## [SHORT EXERCISE]
Write out the lines below as a numbered list, starting at the first line and ending with the line that contains "Answer: the point". Skip blank lines and leave out the pictures.

## [ENTRIES SHOWN]
● ● ● ● ● ● ●

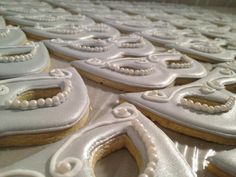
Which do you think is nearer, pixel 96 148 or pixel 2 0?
pixel 96 148

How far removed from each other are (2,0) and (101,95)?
2.98 feet

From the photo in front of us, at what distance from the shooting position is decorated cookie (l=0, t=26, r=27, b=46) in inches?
26.7

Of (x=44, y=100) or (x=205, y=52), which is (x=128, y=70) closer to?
(x=44, y=100)

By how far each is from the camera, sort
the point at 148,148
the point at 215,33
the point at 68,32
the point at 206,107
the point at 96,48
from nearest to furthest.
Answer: the point at 148,148, the point at 206,107, the point at 96,48, the point at 68,32, the point at 215,33

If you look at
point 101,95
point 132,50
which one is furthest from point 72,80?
point 132,50

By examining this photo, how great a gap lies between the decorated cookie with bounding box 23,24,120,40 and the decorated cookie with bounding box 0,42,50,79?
0.40 ft

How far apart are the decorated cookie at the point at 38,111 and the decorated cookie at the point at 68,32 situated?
322 mm

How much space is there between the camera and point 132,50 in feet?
2.50

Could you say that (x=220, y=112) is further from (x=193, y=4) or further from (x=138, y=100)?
(x=193, y=4)

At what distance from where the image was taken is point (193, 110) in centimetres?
47

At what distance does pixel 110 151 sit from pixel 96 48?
36cm

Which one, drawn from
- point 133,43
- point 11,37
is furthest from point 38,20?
point 133,43

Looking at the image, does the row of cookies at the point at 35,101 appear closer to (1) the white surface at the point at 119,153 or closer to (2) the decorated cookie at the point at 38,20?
(1) the white surface at the point at 119,153

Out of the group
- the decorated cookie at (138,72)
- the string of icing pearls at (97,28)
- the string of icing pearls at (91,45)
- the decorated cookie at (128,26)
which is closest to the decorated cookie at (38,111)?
the decorated cookie at (138,72)
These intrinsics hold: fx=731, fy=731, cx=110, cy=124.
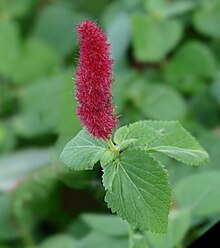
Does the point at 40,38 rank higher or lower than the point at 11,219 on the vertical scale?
higher

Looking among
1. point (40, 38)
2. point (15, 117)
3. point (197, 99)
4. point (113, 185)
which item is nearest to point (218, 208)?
point (113, 185)

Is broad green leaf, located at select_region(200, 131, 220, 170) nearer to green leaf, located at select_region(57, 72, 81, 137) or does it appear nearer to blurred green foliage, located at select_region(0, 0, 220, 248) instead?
blurred green foliage, located at select_region(0, 0, 220, 248)

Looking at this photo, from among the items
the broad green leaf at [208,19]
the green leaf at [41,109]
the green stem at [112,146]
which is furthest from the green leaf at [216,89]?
the green stem at [112,146]

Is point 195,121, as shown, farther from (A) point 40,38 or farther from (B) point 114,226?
(A) point 40,38

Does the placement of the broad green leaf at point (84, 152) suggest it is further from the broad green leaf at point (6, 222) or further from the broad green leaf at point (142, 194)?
the broad green leaf at point (6, 222)

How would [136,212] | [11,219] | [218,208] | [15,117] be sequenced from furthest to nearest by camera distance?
[15,117]
[11,219]
[218,208]
[136,212]

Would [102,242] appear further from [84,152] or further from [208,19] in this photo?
[208,19]
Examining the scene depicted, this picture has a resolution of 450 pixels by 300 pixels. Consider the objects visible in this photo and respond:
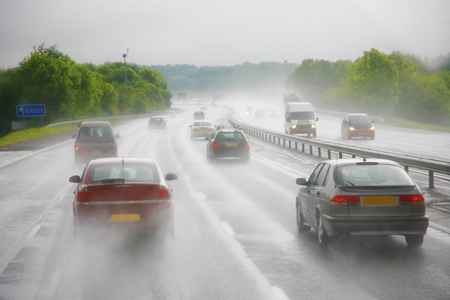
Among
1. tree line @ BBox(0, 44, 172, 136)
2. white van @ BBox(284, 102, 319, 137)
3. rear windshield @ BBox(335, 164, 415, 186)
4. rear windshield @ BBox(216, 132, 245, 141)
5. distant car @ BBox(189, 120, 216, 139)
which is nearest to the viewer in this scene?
Result: rear windshield @ BBox(335, 164, 415, 186)

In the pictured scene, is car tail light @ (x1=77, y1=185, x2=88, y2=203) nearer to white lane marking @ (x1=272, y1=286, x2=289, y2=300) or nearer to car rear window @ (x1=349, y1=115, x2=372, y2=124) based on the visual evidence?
white lane marking @ (x1=272, y1=286, x2=289, y2=300)

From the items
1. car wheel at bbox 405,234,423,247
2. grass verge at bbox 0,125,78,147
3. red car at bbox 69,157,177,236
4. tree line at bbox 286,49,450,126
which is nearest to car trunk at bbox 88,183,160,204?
red car at bbox 69,157,177,236

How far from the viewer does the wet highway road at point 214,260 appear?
7.05 meters

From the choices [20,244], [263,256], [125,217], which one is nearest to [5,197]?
[20,244]

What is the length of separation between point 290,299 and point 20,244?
17.0 ft

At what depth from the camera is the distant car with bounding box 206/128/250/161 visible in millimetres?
28562

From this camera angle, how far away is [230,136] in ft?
94.4

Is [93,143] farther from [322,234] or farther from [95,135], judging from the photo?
[322,234]

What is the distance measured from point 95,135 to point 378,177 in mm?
17579

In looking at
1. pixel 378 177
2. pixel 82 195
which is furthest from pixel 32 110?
pixel 378 177

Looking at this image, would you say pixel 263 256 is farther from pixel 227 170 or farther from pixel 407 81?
pixel 407 81

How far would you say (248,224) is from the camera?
11.9 meters

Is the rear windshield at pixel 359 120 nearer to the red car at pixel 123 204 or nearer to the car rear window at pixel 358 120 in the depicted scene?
the car rear window at pixel 358 120

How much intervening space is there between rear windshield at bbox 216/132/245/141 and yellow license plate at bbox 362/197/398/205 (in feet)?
65.6
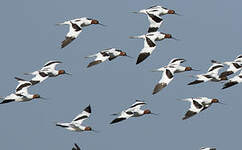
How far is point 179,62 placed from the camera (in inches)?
3415

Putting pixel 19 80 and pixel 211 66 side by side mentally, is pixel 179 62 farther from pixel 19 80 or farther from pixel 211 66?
pixel 19 80

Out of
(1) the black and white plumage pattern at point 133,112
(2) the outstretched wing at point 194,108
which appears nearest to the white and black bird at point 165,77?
(2) the outstretched wing at point 194,108

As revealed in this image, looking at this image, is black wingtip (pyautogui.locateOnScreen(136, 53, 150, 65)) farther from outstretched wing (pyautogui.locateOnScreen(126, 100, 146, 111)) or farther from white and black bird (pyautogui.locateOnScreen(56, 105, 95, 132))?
white and black bird (pyautogui.locateOnScreen(56, 105, 95, 132))

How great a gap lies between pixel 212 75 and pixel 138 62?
8063 mm

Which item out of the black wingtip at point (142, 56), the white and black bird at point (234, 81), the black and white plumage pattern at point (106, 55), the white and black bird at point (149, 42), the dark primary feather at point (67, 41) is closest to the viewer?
the black wingtip at point (142, 56)

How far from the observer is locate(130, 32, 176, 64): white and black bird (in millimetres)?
81812

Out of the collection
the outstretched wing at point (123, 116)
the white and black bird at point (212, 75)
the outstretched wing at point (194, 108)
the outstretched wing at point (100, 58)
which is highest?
the outstretched wing at point (100, 58)

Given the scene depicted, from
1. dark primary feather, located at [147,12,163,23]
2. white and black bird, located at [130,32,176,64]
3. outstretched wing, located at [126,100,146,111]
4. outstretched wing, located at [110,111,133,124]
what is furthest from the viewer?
dark primary feather, located at [147,12,163,23]

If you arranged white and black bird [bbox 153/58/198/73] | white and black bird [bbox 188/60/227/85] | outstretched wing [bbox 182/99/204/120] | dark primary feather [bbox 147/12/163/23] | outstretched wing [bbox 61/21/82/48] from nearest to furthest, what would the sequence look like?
1. outstretched wing [bbox 182/99/204/120]
2. outstretched wing [bbox 61/21/82/48]
3. white and black bird [bbox 188/60/227/85]
4. white and black bird [bbox 153/58/198/73]
5. dark primary feather [bbox 147/12/163/23]

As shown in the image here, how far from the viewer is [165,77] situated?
81688 millimetres

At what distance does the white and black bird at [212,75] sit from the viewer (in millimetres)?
84387

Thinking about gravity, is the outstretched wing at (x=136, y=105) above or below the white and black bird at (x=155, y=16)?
below

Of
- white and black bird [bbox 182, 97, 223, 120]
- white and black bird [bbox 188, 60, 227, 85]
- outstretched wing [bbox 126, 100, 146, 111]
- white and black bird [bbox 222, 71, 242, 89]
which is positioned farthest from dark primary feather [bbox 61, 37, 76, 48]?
white and black bird [bbox 222, 71, 242, 89]

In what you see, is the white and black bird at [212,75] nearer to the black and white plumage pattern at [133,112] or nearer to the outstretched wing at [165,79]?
the outstretched wing at [165,79]
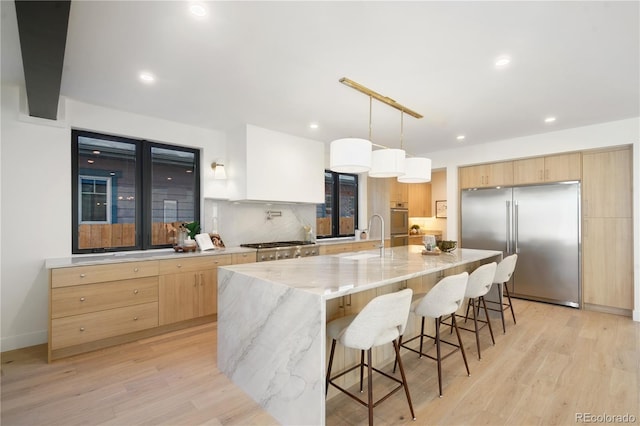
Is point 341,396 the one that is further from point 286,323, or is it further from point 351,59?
point 351,59

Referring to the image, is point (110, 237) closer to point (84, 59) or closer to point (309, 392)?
point (84, 59)

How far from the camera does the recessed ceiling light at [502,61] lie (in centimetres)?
230

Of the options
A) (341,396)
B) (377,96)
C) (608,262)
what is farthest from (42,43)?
(608,262)

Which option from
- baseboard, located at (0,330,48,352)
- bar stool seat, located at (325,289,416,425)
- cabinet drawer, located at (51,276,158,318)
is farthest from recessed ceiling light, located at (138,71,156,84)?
baseboard, located at (0,330,48,352)

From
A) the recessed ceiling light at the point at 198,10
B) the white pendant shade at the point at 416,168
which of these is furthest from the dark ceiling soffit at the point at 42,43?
the white pendant shade at the point at 416,168

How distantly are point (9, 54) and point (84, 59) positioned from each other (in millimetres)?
563

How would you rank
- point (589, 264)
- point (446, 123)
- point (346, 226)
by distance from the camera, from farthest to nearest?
point (346, 226) → point (589, 264) → point (446, 123)

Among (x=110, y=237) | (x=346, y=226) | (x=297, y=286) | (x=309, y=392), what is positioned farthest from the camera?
(x=346, y=226)

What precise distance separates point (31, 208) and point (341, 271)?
3.10 meters

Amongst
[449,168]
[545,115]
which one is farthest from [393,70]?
[449,168]

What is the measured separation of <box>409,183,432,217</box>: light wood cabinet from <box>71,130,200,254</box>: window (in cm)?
452

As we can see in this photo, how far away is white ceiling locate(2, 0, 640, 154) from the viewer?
5.93ft

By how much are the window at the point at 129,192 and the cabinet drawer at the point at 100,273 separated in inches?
28.2

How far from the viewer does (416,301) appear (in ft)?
8.12
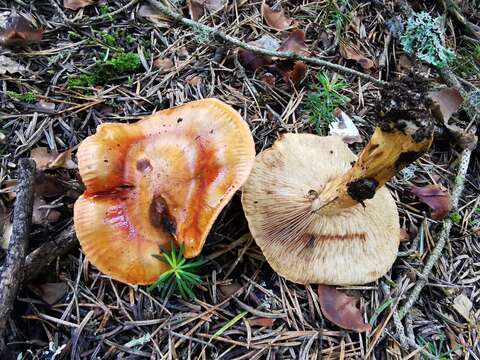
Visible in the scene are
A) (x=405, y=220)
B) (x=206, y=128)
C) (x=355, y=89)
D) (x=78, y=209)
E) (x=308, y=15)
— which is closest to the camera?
(x=78, y=209)

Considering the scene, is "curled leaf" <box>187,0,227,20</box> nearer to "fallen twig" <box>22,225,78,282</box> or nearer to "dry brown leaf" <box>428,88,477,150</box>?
"dry brown leaf" <box>428,88,477,150</box>

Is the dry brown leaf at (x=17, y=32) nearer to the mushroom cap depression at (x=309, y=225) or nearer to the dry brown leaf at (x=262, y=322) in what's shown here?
the mushroom cap depression at (x=309, y=225)

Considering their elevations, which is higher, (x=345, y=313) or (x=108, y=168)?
(x=108, y=168)

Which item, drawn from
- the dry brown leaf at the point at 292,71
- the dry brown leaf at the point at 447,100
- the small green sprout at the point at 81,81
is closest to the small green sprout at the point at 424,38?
the dry brown leaf at the point at 447,100

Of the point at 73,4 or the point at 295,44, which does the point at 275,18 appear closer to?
the point at 295,44

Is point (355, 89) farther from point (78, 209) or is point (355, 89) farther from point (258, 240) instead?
point (78, 209)

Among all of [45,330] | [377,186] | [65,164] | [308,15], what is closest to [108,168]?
[65,164]

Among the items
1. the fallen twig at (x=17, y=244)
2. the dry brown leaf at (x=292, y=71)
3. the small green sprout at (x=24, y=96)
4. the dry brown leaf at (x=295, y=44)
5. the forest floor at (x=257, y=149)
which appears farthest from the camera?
the dry brown leaf at (x=295, y=44)
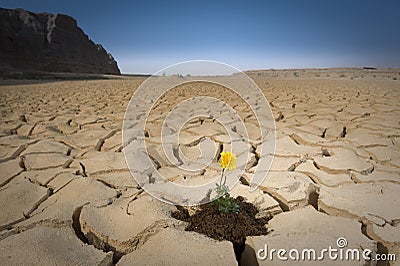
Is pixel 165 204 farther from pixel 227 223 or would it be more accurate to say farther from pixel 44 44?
pixel 44 44

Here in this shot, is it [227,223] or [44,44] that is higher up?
[44,44]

● ● ● ● ● ● ●

## [THE ANSWER]
1. Which do you think is nearer, pixel 96 148 or pixel 2 0?
2. pixel 96 148
3. How far removed from each other are (2,0) and (101,95)?
4. 2.98 feet
5. From the photo in front of us, at what distance from the shooting position is decorated cookie (l=0, t=26, r=27, b=46) in inches?
6. 26.7
7. Of (x=44, y=100) or (x=205, y=52), which is (x=128, y=70) closer to?
8. (x=44, y=100)
9. By how far each is from the camera, sort
10. the point at 148,148
11. the point at 215,33
12. the point at 68,32
13. the point at 206,107
14. the point at 96,48
15. from nearest to furthest.
16. Answer: the point at 148,148, the point at 206,107, the point at 96,48, the point at 68,32, the point at 215,33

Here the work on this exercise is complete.